Les mollahs du régime iranien n'en sont pas à leur première manifestation massive, ils ont donc sortis de leur tiroir la réponse habituelle... couper Internet dans le pays. Déjà utilisée en 2019, cette technique avait permis d'empêcher les manifestants de communiquer entre eux et les forces de sécurité avaient pu réprimer plus facilement. Mais en l'espace de deux ans, les groupes d'opposition ont pu apprendre de leurs erreurs : la coupure a bien eu lieu mais n'a pas eu l'effet attendu, certaines applications comme Signal ayant en effet encouragé les manifestants à créer des serveurs proxy. Les Gardiens de la révolution se sont alors acharnés contre Signal mais ont laissé de côté P-telegram, l'application biélorusse. Résultat, les manifestants peuvent toujours se coordonner. Et les hackers en herbe peuvent toujours se former en ligne, pour ensuite utiliser leur savoir pour pirater les données du régime…

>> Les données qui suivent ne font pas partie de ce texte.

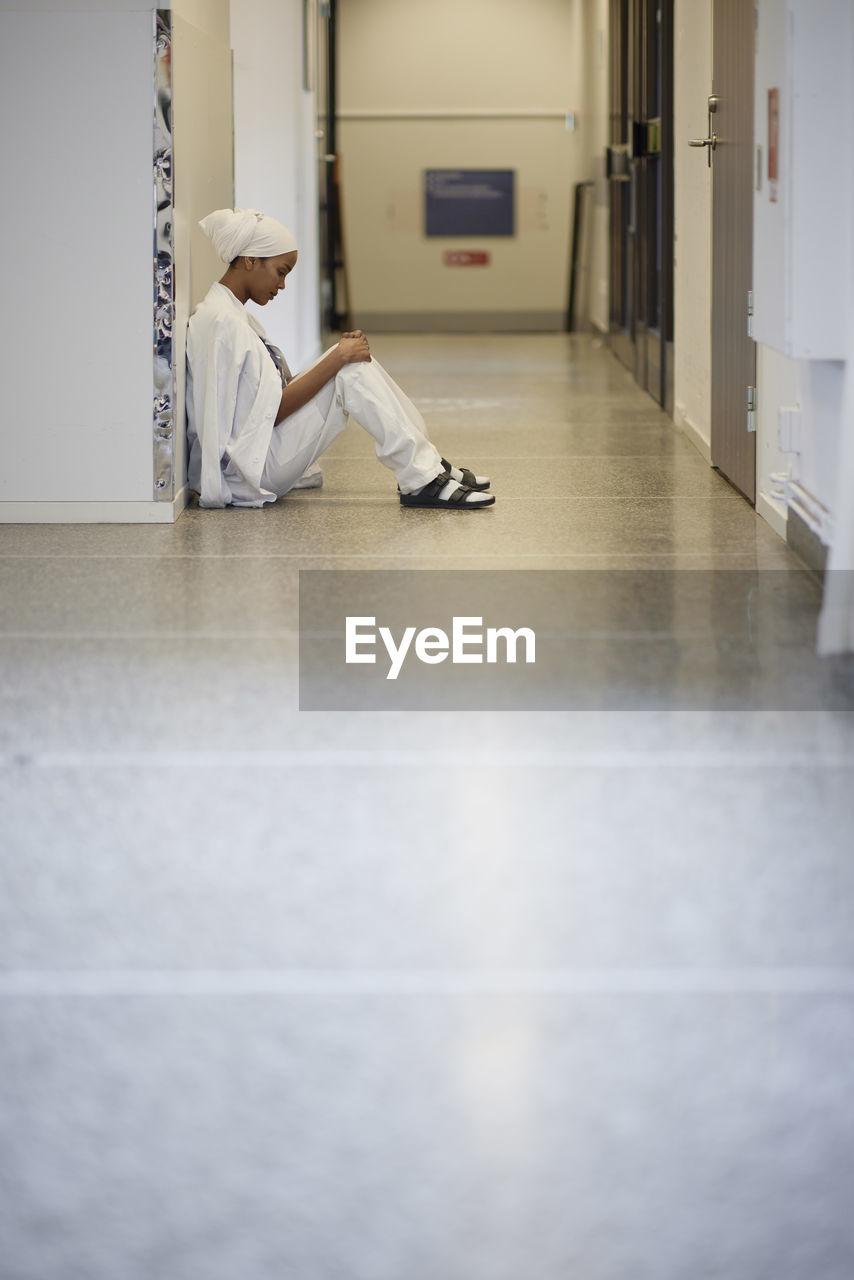 Female doctor sitting on hospital corridor floor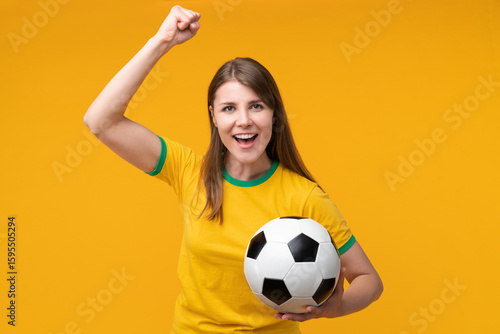 Happy young woman in yellow shirt cheering with raised fist and holding soccer ball
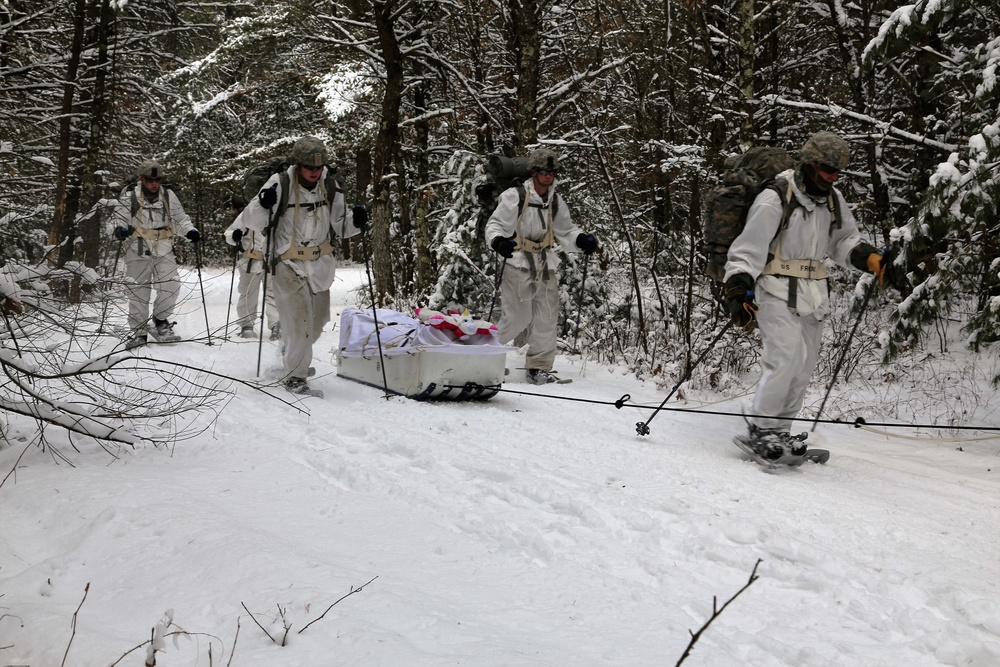 Cold-Weather Operations Course Class 18-06 students practice snowshoeing at Fort McCoy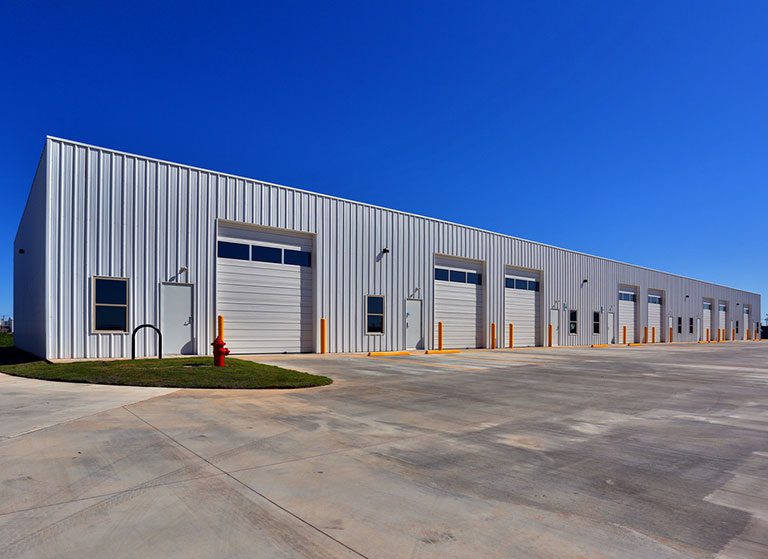 A modern industrial warehouse with multiple loading docks under a clear blue sky.
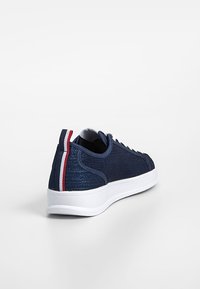 Basket bleu marine avec semelle blanche et lacets blancs, avec une languette rayée rouge, blanche et bleue au talon, vue de l'arrière côté gauche.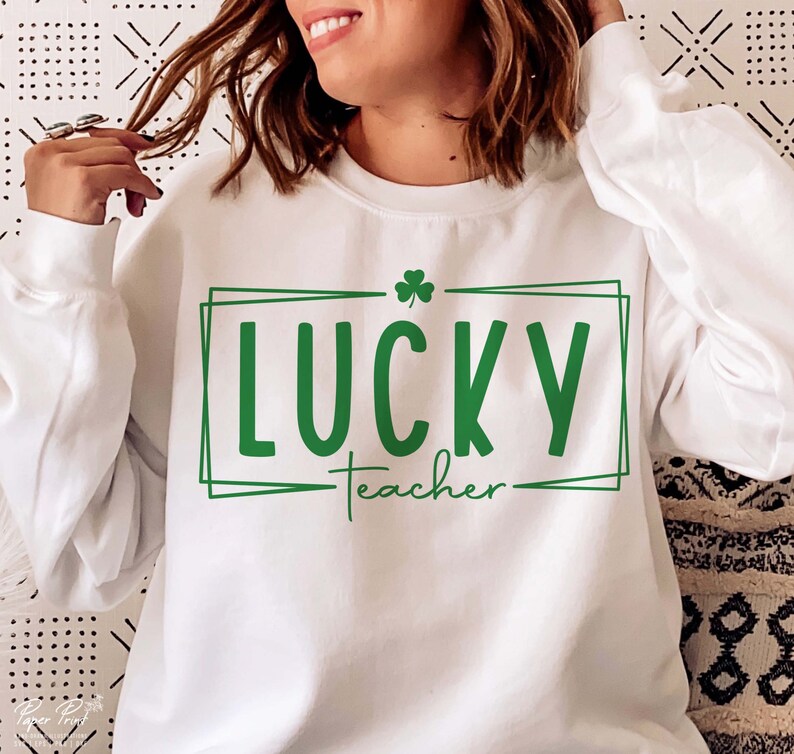 Puede incluir: Sudadera blanca con un tr&eacute;bol verde y el texto "LUCKY teacher" en un cuadro verde.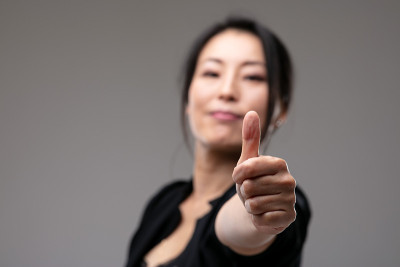 得意洋洋的亚洲女人竖起大拇指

Devant le pouvoir de nuisance des hackers, les Bassidji et les Gardiens de la révolution tentent de trouver "les bases" des "hacktivistes". Ces bases sont souvent des endroits exigus comme de petits appartements. On peut y trouver plusieurs ordinateurs, mais ce n'est pas le plus important. Les cœurs de ces bases sont les fameux serveurs proxy qui permettent aux hacktivistes de contourner la coupure internet créée par le régime. Si ce dernier arrive à les détruire, le black-out sur internet sera total. Et cela signera la victoire du régime comme en 2009 ou en 2019. C'est donc un jeu mortel du chat et de la souris qui se joue entre les hacktivistes et les gardiens de la révolution. Un jeu dont le prix est la liberté de la jeunesse iranienne ou la fin de la révolte et la reprise en main des centres urbains par les gardiens de la révolution.